King and his people will have bet their entire revolution on reaching the SPL, which is why McCall was brought in to get them there.
This close season, without a World Cup or a European Championship to entertain us, looked like being boring, but it is good to know that we will have something to look forward to, as Sevco lurches from drama to crisis, squandering what season ticket money they’ve brought in on un-scouted dreck.
Every agent who’s player can’t find a club will be on the phone to them saying, “I’ve got just the guy for you!”
But they can’t afford high salaries.
They can’t afford transfer fees.
Even if they bring in the kind of money they’ve talked about (a number that’s been going down as the list of stuff they need to spend it on goes up) they have a club to rebuild and that club is bigger than just the playing squad.

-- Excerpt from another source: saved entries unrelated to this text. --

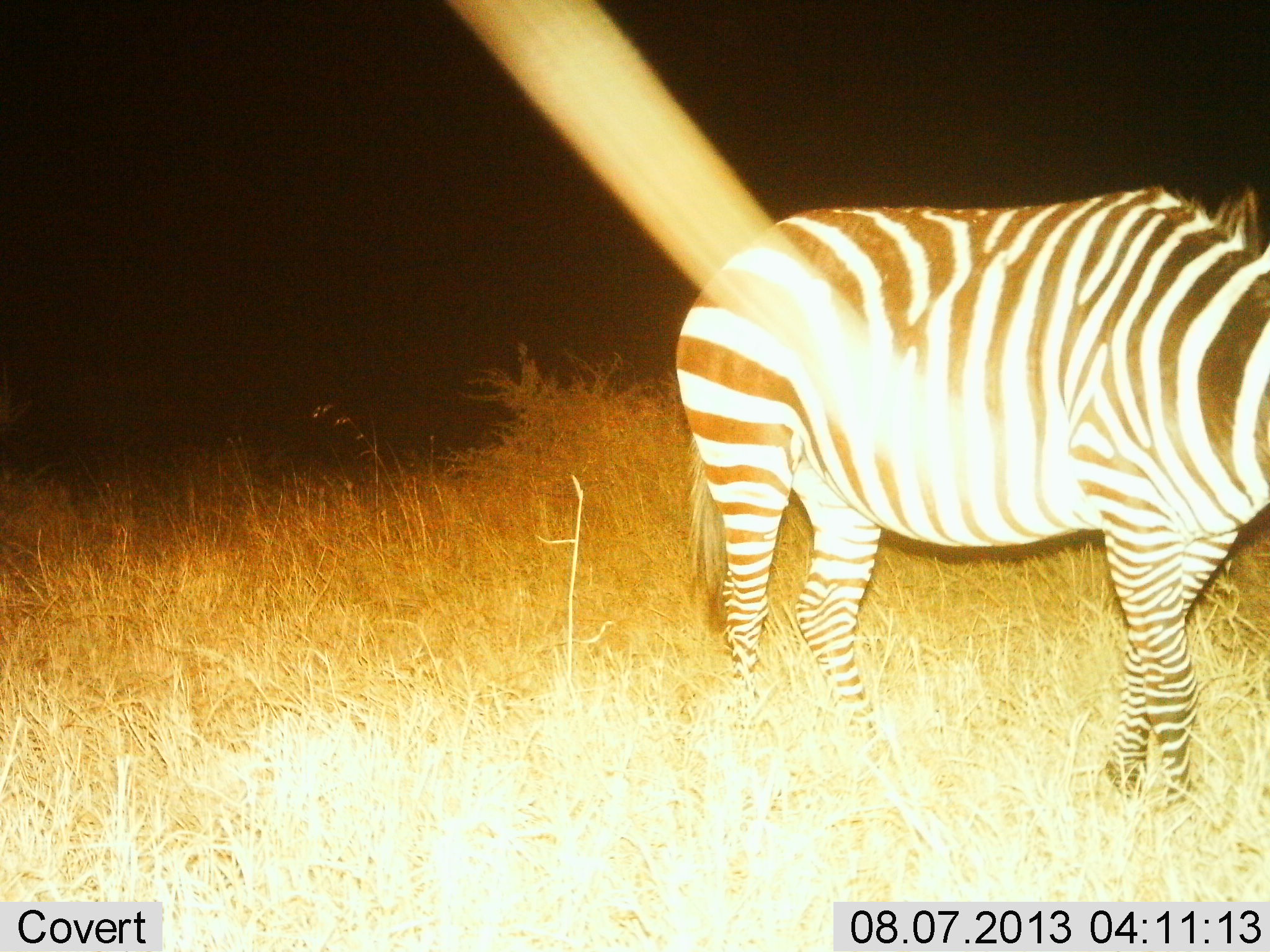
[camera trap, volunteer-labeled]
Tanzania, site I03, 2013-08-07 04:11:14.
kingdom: Animalia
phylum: Chordata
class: Mammalia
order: Perissodactyla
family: Equidae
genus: Equus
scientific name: Equus quagga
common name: plains zebra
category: zebra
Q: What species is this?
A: Zebra (plains zebra) (Equus quagga).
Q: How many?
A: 1.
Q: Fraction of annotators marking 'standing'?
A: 44%.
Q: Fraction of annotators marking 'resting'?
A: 0%.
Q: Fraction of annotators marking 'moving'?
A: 50%.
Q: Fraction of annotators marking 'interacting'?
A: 0%.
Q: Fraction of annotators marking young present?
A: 6%.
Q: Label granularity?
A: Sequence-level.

The season ticket forms are all ready to go out.
Their fans are being asked to buy into uncertainty. Their club that is little more than a shambling wreck. Doubt still surrounds their future, more doubt than ever before.
Crisis is never far away.
Imagine trying to sell this to those with little money?
It helps if you have a media trying to fill their heads with fantasy.
So out goes the message that everything will work out. Because it’s all about the Rangers. Because they are the Peepil. Because that’s how it’s always been,
So, how many people do I think will display this “yen for fairytales” and put their money in the wee wicker basket?
Oh, if I was a betting man I’d say thirty thousand or so.
Because you can fool some of the Peepil all of the time.
More misery lies ahead for them. For the rest of us?
A dream of spring, a summer of fun and a season of laughs.